Ingredients:
1 turnip, peeled and cut into cubes
3 tbsp olive oil
Salt and pepper
1 onion, diced
1 garlic clove, minced
2 celery stalks, chopped
1 carrot, chopped
1 parsnip, chopped
6 stalks fresh thyme, leaves only 2l vegetable stock
160ml cream
1 tbsp fresh thyme leaves, to garnish
Method
1. Preheat the oven to 200°C/400°F/Gas 6.
2. Place the turnip cubes onto a roasting tray. Drizzle over 2 tbsp of olive oil and season with a little salt and black pepper.
3. Transfer to the oven and bake for 30 minutes until golden and tender.
4. Meanwhile heat 1 tbsp olive oil in a large saucepan, add in the onion, garlic, celery, carrots and thyme leaves and fry for 5 minutes until softened.
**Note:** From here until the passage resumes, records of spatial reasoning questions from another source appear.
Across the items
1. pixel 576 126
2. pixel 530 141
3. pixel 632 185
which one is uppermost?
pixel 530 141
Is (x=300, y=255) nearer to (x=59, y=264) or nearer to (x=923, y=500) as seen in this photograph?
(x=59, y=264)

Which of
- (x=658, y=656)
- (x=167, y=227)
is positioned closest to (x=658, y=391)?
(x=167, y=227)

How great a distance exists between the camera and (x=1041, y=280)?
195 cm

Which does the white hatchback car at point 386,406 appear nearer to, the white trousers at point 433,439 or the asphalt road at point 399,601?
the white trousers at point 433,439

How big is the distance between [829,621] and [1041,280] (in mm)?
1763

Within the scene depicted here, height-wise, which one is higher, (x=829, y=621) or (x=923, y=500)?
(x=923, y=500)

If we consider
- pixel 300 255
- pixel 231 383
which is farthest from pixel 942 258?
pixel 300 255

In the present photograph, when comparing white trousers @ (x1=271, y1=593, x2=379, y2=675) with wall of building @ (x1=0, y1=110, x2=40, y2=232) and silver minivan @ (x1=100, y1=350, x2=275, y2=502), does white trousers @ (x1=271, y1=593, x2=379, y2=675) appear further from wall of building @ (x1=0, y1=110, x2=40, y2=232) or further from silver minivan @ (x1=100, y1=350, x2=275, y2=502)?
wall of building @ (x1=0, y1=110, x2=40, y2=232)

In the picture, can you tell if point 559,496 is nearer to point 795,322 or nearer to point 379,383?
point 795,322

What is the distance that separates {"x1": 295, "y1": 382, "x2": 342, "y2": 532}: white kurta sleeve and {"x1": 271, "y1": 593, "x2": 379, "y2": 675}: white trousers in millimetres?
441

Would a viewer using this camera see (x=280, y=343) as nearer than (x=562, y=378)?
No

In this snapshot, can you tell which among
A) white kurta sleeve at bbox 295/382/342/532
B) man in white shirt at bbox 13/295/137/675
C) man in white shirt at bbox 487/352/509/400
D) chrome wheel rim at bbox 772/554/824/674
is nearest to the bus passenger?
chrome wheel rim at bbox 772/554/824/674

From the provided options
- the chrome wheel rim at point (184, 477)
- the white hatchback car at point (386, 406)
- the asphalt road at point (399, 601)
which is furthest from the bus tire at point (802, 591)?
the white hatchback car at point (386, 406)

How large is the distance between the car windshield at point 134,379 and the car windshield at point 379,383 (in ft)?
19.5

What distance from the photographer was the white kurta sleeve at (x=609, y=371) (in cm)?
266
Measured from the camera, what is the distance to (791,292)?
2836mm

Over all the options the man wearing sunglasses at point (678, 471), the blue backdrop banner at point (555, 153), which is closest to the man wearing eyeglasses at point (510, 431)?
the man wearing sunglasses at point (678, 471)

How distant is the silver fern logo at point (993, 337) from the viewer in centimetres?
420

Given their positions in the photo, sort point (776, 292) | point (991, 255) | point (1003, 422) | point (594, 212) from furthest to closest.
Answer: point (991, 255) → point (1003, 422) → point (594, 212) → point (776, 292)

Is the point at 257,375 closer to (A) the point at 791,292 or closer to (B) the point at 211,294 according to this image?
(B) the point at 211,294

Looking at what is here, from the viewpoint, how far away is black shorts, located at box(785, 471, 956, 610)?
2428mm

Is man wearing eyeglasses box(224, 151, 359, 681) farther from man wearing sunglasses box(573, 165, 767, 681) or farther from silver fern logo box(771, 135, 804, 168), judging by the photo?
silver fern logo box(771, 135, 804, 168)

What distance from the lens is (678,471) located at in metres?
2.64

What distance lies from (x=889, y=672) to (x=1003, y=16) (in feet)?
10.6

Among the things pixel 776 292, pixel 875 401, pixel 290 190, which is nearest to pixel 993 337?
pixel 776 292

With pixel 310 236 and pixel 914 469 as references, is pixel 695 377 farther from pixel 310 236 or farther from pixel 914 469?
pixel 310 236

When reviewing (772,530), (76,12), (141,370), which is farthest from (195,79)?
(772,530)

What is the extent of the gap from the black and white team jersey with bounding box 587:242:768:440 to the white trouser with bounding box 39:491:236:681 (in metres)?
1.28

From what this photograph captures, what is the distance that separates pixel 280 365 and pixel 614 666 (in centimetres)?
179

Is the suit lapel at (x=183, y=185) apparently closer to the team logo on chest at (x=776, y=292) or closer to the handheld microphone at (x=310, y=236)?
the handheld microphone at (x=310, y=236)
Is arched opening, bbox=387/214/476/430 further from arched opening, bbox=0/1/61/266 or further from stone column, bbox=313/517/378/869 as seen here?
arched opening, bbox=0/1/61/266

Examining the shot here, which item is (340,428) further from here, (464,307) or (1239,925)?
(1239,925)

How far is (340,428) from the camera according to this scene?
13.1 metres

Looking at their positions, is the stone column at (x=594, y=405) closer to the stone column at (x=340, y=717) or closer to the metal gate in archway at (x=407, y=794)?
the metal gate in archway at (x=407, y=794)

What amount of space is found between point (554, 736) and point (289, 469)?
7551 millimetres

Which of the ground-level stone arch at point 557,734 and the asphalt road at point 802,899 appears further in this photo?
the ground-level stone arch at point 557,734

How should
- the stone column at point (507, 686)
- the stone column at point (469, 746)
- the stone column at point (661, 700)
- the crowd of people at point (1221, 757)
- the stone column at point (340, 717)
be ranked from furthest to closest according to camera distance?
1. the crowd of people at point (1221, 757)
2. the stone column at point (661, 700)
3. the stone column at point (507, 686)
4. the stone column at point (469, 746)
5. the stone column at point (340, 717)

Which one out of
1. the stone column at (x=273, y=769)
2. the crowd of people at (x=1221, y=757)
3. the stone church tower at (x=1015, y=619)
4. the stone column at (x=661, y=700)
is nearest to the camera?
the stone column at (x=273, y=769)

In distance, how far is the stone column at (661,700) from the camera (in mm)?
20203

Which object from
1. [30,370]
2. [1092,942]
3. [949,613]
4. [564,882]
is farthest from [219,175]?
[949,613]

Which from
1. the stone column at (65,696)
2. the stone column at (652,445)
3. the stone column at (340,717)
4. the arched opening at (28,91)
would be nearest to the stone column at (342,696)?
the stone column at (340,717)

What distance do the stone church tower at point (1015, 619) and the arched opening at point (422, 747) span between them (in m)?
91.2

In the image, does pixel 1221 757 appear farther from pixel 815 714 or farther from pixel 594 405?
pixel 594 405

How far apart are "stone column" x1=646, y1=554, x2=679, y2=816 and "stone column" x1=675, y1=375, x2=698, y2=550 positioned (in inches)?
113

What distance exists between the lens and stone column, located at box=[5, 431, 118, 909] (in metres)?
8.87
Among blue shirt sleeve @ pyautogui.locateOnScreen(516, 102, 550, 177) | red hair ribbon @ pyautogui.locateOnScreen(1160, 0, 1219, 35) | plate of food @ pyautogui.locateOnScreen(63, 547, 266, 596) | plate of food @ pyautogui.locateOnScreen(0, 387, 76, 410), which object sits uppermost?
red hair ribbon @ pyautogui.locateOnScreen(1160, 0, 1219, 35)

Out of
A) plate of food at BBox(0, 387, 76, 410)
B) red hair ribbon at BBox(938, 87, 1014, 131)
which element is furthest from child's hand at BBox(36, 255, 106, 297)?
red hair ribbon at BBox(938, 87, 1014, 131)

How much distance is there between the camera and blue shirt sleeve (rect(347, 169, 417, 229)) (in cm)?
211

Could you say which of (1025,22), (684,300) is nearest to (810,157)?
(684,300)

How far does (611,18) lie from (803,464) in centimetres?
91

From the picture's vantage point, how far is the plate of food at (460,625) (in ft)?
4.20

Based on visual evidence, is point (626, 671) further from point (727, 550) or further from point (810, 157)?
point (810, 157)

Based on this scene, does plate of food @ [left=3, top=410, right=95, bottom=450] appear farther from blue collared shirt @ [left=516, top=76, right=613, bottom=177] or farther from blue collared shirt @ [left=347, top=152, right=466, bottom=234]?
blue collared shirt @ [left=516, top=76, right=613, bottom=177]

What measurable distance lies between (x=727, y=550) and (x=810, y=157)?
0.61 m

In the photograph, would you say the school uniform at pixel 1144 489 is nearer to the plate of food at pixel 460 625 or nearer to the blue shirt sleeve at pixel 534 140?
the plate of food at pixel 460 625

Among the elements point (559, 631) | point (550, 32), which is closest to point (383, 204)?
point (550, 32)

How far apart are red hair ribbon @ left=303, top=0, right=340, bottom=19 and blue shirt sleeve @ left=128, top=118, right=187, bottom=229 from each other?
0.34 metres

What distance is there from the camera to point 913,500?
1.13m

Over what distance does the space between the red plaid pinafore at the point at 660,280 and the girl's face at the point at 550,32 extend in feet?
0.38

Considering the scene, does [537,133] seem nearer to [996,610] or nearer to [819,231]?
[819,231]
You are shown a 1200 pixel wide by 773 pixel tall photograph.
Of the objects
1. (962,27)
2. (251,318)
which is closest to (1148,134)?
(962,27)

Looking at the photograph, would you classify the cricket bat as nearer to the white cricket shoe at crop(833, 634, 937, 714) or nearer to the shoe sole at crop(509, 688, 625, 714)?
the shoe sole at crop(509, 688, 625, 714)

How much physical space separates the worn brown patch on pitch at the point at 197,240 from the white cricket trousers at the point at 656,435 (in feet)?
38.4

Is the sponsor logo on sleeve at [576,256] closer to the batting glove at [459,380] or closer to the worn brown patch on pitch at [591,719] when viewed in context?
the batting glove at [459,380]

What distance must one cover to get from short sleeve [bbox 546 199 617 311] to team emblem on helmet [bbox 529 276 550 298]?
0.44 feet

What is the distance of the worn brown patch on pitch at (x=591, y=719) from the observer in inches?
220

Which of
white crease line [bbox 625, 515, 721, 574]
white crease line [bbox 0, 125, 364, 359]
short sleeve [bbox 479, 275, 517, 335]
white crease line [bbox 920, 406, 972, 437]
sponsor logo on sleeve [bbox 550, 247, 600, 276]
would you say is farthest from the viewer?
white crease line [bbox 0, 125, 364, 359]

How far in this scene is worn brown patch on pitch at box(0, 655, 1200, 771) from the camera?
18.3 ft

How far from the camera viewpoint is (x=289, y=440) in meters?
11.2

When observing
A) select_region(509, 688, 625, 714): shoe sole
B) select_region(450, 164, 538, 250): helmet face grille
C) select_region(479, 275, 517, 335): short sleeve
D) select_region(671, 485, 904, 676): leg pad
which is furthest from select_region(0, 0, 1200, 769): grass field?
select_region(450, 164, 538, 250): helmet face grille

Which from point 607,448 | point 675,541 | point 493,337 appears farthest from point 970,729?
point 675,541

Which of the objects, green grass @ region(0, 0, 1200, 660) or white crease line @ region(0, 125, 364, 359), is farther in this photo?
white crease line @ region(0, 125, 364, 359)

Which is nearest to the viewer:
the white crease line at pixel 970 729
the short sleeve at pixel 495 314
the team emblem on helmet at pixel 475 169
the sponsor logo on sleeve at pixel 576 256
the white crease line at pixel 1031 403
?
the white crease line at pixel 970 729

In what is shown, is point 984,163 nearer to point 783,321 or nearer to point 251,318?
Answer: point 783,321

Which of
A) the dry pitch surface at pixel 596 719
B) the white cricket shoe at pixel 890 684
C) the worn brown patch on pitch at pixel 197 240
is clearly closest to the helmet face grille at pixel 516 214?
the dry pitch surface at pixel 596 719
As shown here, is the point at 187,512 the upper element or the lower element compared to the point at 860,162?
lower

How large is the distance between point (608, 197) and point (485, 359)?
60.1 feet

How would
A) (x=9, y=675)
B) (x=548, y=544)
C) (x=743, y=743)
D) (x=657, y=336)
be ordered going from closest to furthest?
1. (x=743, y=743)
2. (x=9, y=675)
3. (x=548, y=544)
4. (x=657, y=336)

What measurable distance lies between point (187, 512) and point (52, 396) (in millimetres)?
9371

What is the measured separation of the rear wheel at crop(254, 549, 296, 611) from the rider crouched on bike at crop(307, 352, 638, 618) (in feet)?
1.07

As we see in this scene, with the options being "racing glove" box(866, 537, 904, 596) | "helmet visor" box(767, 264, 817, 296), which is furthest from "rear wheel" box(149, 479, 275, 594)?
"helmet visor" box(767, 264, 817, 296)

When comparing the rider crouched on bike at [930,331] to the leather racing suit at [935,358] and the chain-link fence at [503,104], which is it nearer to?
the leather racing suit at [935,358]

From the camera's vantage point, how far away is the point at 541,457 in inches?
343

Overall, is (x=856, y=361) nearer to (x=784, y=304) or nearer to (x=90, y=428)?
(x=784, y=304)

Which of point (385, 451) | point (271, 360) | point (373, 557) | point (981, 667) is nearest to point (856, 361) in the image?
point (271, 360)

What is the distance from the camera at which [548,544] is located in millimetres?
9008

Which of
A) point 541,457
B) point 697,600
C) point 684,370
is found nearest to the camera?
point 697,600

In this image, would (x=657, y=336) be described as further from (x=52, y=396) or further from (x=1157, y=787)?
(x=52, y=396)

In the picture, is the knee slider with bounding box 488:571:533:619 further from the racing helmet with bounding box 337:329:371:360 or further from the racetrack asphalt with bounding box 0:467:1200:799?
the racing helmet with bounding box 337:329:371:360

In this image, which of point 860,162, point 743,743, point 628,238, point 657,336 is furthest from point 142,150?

5. Add the roasted turnip to the saucepan and pour over the stock. Bring to the boil, then cover, lower the heat and simmer for 25 minutes.
6. Puree the soup with a stick blender or using a food processor until smooth.
7. Pour in most of the cream and stir through, heating gently.
8. Serve with a swirl of cream, some thyme leaves and black pepper.